Real nice. Gotta get out to the Mog myself here. Maybe this weekend I'l get lucky. ANyone ever perch out at the Mog? I've heard there's some good perchin' to be had in the fall, I just don't know where/how to fish for them in inland lakes like Moggy.


----------



## rockytop (Mar 19, 2008)

year after year the best perchin for me starts end of july when the weeds start dieing back. and lasts till mid september, mid sep the lake turns over and the shallow water perch bite ends for me. i think the water getting clearer sends the perch deeper. i never spent time looking to find the perch, because when the lake turns the crappie begin there fall feeding. one more thing they fixed the Oregan Trail LOL!


----------



## I_Shock_Em (Jul 20, 2008)

nice stringer there bob!!!


----------



## c. j. stone (Sep 24, 2006)

Bob, not only do you have the Erie 'eyes figured out, you seem to have a bloodhounds nose for what ever species you go for!!

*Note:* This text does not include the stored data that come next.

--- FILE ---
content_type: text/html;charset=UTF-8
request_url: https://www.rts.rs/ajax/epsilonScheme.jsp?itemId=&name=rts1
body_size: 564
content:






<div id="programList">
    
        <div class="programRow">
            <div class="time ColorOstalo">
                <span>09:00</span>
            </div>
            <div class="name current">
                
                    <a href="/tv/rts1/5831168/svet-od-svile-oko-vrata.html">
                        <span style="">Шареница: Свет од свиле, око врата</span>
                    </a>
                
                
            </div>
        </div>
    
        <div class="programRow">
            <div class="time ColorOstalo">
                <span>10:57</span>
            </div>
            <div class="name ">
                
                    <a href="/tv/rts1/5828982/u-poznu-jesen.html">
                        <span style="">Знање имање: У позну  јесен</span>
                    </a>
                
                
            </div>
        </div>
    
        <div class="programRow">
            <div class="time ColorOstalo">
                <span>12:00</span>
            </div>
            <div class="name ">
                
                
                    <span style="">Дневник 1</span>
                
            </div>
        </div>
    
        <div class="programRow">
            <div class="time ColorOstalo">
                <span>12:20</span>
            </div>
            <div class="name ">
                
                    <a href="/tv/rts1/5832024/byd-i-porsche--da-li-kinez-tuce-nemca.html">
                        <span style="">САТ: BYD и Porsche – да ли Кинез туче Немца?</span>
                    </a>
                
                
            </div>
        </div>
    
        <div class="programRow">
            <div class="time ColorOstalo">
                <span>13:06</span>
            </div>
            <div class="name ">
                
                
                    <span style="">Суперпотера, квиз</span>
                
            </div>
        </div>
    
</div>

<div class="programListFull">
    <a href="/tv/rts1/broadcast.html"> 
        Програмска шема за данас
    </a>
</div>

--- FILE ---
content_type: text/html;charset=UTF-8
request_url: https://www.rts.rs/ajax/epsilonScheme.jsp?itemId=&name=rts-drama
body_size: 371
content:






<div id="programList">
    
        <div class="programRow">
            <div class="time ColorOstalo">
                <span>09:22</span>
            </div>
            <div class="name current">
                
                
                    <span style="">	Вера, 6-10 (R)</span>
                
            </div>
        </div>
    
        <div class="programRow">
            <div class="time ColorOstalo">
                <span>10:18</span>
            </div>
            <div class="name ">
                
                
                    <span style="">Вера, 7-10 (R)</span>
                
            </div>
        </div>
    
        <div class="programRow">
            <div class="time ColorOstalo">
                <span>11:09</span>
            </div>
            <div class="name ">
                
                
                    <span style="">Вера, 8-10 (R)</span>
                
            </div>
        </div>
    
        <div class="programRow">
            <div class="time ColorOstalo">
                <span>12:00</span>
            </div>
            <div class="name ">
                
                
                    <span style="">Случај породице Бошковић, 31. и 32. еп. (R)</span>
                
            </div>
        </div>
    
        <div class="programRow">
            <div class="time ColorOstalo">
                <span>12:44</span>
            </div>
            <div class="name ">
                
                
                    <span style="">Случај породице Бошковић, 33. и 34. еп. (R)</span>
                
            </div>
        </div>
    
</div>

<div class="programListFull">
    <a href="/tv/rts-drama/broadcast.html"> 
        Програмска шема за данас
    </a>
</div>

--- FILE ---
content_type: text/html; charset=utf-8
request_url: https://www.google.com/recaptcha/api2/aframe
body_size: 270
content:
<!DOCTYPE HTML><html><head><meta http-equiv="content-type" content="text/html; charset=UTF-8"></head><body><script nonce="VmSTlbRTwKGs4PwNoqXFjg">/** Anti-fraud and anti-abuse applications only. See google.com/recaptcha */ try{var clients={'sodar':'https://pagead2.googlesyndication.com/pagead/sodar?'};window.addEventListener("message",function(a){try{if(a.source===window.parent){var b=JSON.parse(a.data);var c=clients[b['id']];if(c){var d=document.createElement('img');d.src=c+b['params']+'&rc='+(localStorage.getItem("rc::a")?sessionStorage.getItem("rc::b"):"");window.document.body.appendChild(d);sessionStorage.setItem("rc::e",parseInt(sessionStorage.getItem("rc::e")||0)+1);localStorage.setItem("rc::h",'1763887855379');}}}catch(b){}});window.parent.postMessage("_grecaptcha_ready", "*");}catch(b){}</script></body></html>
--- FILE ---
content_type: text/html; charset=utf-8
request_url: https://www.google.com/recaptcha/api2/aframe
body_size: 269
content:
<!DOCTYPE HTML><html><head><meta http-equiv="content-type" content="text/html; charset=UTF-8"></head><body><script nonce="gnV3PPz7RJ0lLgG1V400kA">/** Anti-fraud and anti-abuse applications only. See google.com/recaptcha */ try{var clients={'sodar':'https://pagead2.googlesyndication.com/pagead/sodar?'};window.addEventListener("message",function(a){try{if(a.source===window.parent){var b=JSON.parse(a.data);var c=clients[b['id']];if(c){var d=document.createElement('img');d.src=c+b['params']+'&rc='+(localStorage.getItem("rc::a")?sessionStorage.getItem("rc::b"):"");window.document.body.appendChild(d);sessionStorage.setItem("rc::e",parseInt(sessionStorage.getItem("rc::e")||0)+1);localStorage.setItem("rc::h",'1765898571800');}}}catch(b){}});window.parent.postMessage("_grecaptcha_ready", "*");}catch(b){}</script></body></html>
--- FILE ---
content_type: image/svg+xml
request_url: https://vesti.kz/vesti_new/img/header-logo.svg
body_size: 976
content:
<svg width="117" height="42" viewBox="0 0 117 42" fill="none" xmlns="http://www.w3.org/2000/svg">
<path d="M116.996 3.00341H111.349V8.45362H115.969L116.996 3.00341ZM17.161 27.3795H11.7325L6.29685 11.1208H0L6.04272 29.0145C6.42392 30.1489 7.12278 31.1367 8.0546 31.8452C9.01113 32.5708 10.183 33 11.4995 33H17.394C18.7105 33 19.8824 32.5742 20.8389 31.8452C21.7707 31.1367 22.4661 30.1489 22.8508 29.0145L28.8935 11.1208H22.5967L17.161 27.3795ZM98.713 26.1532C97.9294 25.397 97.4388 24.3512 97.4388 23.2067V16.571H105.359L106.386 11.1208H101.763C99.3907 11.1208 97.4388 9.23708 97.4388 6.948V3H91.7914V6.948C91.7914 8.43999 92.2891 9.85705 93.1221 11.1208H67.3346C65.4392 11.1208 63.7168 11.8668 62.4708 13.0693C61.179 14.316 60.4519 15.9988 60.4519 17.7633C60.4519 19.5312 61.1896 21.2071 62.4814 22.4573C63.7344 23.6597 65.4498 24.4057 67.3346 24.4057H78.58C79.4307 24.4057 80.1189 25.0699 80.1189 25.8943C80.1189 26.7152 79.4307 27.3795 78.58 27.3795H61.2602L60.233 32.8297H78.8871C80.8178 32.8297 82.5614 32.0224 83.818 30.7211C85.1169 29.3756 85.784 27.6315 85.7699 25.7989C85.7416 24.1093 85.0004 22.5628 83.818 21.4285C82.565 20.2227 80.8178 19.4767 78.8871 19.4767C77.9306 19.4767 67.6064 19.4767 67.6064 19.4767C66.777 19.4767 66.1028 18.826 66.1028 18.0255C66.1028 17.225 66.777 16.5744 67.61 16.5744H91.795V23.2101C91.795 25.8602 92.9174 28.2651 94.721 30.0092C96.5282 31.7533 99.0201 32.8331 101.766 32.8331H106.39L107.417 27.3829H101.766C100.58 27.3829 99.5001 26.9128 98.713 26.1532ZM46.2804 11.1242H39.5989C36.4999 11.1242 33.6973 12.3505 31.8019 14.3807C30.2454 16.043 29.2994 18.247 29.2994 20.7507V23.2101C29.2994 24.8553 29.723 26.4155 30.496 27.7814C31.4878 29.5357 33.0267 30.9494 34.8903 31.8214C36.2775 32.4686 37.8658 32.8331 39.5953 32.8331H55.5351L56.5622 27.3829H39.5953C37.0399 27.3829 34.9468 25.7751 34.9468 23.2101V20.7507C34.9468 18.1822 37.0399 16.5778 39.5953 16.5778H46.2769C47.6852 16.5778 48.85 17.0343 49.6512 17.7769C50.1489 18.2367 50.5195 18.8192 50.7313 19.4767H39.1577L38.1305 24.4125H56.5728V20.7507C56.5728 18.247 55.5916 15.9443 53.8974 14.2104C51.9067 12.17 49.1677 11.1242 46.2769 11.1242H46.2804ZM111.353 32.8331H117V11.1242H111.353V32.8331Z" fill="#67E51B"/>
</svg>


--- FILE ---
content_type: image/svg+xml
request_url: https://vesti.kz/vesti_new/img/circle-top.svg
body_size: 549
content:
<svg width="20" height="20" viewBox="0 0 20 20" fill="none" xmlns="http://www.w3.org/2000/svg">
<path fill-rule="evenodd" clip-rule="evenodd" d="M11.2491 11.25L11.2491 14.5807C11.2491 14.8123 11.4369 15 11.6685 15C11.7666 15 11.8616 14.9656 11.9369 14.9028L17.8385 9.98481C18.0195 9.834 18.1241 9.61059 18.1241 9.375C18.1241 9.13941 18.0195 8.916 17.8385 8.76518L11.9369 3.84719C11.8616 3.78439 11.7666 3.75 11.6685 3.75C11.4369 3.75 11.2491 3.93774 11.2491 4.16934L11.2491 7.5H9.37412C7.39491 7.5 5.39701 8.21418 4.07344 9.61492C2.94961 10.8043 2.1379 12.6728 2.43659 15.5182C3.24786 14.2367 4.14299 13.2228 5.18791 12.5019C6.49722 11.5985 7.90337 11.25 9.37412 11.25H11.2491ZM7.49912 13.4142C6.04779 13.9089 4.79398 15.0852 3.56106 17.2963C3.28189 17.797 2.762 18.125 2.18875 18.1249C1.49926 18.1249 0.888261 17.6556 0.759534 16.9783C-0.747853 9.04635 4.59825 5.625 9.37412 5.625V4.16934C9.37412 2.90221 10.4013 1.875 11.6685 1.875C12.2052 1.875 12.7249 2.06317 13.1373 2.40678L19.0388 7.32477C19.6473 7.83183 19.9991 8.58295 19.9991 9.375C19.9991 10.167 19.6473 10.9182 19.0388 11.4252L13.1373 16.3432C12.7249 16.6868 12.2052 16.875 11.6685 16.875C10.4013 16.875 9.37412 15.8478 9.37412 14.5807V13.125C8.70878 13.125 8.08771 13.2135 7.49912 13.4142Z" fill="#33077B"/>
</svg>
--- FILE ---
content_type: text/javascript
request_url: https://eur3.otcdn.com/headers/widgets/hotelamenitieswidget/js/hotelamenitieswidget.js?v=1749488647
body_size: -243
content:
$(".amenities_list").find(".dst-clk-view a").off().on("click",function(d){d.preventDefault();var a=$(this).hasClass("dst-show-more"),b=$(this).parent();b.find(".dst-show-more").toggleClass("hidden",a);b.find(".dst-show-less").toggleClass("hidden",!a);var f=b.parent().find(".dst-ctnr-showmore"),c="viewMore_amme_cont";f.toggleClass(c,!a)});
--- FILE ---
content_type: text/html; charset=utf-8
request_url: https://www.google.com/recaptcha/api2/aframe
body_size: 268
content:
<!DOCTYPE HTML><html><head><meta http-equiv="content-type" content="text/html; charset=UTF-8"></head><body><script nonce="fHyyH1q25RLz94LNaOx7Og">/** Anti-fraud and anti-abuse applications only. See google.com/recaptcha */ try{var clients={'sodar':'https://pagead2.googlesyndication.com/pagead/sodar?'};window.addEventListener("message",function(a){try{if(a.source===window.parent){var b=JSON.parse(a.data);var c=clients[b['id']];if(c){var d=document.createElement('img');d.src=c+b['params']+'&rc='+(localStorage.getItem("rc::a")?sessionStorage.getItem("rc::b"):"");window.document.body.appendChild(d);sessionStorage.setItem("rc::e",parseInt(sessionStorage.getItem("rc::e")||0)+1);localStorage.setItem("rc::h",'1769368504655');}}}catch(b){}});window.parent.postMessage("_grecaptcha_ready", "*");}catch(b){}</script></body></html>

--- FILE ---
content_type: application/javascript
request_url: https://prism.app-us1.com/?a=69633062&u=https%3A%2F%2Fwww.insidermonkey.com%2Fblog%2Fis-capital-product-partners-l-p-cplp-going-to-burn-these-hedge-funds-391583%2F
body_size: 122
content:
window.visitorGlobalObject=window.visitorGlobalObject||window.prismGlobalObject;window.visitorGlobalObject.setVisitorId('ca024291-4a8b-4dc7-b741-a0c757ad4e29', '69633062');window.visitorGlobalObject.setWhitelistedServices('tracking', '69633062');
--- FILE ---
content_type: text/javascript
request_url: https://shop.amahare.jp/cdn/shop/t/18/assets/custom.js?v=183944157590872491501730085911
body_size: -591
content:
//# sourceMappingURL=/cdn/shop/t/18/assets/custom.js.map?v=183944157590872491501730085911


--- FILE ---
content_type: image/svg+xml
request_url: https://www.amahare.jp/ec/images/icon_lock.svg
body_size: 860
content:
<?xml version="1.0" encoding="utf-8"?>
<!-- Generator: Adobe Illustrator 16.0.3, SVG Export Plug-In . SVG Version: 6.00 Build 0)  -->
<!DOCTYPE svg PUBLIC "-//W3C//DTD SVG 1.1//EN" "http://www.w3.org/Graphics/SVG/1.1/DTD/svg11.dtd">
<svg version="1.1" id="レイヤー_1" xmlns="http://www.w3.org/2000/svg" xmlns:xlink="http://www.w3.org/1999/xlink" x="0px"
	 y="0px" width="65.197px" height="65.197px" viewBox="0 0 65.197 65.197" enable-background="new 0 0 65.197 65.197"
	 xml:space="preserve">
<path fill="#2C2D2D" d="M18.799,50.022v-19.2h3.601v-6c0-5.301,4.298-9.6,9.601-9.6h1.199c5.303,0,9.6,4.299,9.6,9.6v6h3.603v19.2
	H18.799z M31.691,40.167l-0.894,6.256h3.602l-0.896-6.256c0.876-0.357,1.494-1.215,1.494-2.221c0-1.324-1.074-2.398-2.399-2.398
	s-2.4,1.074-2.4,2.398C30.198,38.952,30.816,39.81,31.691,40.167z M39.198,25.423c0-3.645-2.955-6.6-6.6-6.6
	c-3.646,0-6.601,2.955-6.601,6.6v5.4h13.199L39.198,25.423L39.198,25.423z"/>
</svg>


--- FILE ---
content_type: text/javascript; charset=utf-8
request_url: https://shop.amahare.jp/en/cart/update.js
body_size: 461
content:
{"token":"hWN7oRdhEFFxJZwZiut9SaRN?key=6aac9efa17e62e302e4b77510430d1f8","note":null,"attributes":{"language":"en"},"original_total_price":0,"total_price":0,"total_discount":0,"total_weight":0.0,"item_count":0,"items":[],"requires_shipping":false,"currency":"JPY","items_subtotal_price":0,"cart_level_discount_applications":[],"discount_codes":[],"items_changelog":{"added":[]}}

Commodore-Years ago(haven't fished them for 7-8 yrs), I have had good success with the perch at Mogadore ALWAYS fishing the deeper waters, 12-13ft. There are old stream beds there that seem to always have perch in them "somewhere". Didn't seem to matter what time of year I tried for them. I used my locator and drifted half a crawler with a split shot or two on two rods to find them.(I never used minnows due to the fact I'd usually pick an occasional large gill or redear on the worms, and the perch absolutely would not leave them alone!) 
Once I'd catch one, there always seemed to be more in that spot. Most times, you could not use two rods due to the action. The most I ever caught in one trip was 37, and most of them were from 10-13 inches! Some guys in the parking lot that day, commented that "those fish couldn't have come from Mogadore"!! I'd often see the "old timers" with their 10/12foot extension poles plying the shallower waters for perch and they seemed to do ok. They'd put 10 ft of line on them, a bobber up abt 7 or 8 feet and use minnows like they were crappie fishing. Though they differ quite a bit, one(or both) of these methods should get you started.


----------



## COmmodore 64 (Jun 24, 2006)

Awesome post, c.j., thanks a ton for that. I'll let everybody know how we do, although th is weekend weather doesn't seem too promising.


----------



## Ramboman (Oct 7, 2011)

Nice fish. Hi Rockytop this is Don (Ramboman) Thanks for the help last Thursday. I went back yesterday and couldn't quite find the hot spot.


----------